Историческая эпоха метаматериализма

Павел Белов  | Лауреат премии призидента РФ. Павел Белов. Фото Александра Дроздова

Лауреат премии призидента РФ. Павел Белов. Фото Александра Дроздова

Формулировка премии в 2,5 млн рублей — «за значительный вклад в развитие отечественной науки и в инновационную деятельность»». 32-летний кандидат физмат наук ведущий научный сотрудник Санкт- Петербургского госуниверситета информационных технологий, механики и оптики Павел Белов получил ее «за результаты исследований в области физики метаматериалов и разработку устройств передачи и обработки изображений со сверхразрешением»». Премию Павел получил — и улетел в Лондон, потому что еще и там работает. А вернувшись, рассказал и о метаматериалах, и о шапках-невидимках, и о том, что российские студенты умнее прочих, и о том, что программа «жилья для молодых ученых»» не панацея.

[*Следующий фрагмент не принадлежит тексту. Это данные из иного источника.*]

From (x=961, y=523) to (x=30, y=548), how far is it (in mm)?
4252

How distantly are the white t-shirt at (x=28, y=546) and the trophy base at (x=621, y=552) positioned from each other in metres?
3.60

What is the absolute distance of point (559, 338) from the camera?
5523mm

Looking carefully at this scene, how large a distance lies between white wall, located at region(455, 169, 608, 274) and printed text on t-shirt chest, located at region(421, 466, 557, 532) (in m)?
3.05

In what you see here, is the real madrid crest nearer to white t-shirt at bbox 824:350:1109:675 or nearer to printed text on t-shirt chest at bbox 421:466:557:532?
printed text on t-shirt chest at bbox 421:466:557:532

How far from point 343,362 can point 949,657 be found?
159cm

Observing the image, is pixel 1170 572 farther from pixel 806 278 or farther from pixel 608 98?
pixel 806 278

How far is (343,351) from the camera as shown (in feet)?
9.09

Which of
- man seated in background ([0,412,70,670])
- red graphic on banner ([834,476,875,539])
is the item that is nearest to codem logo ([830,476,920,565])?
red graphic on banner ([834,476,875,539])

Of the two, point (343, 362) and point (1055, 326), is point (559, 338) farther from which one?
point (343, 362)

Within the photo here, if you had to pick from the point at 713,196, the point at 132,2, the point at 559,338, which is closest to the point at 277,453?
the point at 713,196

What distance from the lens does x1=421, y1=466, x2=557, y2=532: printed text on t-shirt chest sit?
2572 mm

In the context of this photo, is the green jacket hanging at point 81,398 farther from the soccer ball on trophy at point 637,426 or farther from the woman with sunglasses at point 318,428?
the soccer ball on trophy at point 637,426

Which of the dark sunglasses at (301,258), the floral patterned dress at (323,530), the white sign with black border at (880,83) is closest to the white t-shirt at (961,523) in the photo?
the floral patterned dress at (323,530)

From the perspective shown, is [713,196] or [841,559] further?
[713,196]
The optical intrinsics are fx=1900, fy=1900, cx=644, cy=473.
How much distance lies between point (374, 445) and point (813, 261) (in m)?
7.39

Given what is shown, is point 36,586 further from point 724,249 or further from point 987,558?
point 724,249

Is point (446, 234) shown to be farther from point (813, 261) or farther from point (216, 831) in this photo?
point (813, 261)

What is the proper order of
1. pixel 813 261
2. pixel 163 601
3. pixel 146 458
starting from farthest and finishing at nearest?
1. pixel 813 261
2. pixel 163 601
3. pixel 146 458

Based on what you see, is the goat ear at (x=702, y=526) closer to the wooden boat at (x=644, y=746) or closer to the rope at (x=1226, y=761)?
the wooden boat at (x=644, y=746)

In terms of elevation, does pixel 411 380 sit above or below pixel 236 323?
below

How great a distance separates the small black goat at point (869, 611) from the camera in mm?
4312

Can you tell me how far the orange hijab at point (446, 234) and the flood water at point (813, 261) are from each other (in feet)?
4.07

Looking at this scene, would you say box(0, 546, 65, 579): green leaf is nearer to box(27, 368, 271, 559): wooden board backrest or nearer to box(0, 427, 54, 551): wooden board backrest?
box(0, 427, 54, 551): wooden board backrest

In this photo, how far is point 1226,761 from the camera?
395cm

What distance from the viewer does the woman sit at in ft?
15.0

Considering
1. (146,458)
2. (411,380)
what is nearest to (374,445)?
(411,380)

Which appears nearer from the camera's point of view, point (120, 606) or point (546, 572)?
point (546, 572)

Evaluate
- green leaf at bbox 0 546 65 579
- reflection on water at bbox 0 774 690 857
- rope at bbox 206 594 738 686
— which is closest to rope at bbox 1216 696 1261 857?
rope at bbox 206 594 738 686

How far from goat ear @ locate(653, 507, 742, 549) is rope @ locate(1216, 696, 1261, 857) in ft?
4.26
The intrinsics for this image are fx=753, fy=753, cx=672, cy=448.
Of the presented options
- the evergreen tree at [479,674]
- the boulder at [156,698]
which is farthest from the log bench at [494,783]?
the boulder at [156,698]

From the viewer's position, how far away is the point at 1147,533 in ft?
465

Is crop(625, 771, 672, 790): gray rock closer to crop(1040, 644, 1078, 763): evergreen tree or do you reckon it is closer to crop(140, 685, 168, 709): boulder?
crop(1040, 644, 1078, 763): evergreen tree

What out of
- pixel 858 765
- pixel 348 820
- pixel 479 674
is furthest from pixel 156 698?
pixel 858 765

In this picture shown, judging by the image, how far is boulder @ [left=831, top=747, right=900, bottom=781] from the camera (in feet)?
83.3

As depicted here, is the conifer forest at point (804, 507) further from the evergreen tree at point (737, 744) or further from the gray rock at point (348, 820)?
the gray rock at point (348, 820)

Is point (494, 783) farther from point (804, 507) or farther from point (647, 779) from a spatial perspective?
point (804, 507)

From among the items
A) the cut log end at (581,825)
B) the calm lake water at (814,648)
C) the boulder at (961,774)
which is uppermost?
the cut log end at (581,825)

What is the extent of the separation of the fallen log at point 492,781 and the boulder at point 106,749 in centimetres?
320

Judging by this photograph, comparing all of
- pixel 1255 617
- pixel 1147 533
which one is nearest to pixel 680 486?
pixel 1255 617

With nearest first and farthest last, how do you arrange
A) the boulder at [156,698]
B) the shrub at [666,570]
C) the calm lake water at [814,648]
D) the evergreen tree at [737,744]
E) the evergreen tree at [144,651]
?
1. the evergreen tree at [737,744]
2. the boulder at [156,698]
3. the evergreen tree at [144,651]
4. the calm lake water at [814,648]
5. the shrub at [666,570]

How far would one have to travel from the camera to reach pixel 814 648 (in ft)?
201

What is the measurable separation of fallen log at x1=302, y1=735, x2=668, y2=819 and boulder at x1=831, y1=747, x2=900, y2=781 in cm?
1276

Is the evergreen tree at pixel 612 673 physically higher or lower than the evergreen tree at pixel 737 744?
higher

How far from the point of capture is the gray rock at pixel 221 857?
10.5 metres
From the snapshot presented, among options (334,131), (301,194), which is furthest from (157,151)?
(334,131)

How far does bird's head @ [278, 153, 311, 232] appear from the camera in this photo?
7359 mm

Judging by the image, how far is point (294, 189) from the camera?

— Павел, метаматериалы — это...

— ...искусственные среды с такими электромагнитными свойствами, которых нет в природе в обычных материалах.

Пример из оптики: берете стакан с водой, кладете туда ложечку; свет в воде преломляется, поэтому и ложка визуально надломится под маленьким положительным углом. Так вот, можно создать среды с отрицательным преломлением, где ложка как бы изогнется на 90 градусов, то есть преломится не как в обычной среде.

Свойства обычных материалов ограничивали нас, а в метаматериалах можно снять эти ограничения. Вот вы можете, покрыв объект каким-нибудь материалом, сделать его, объект, невидимым? Не можете. Потому что все материалы видимы. А с помощью метаматериалов можно создать что-то наподобие шапки-невидимки — покрытие, которое обводит свет вокруг объекта.

— Шапку-невидимку уже можно сделать?

— Разработка метаматериалов — это направление новое, существует всего 10 лет, и до практического применения еще далеко. А невидимостью занимаются только последние пять лет. В прошлом году эксперименты показали, что можно сделать объект невидимым в зеленом свете. Сейчас задача — сделать его невидимым для всего видимого спектра.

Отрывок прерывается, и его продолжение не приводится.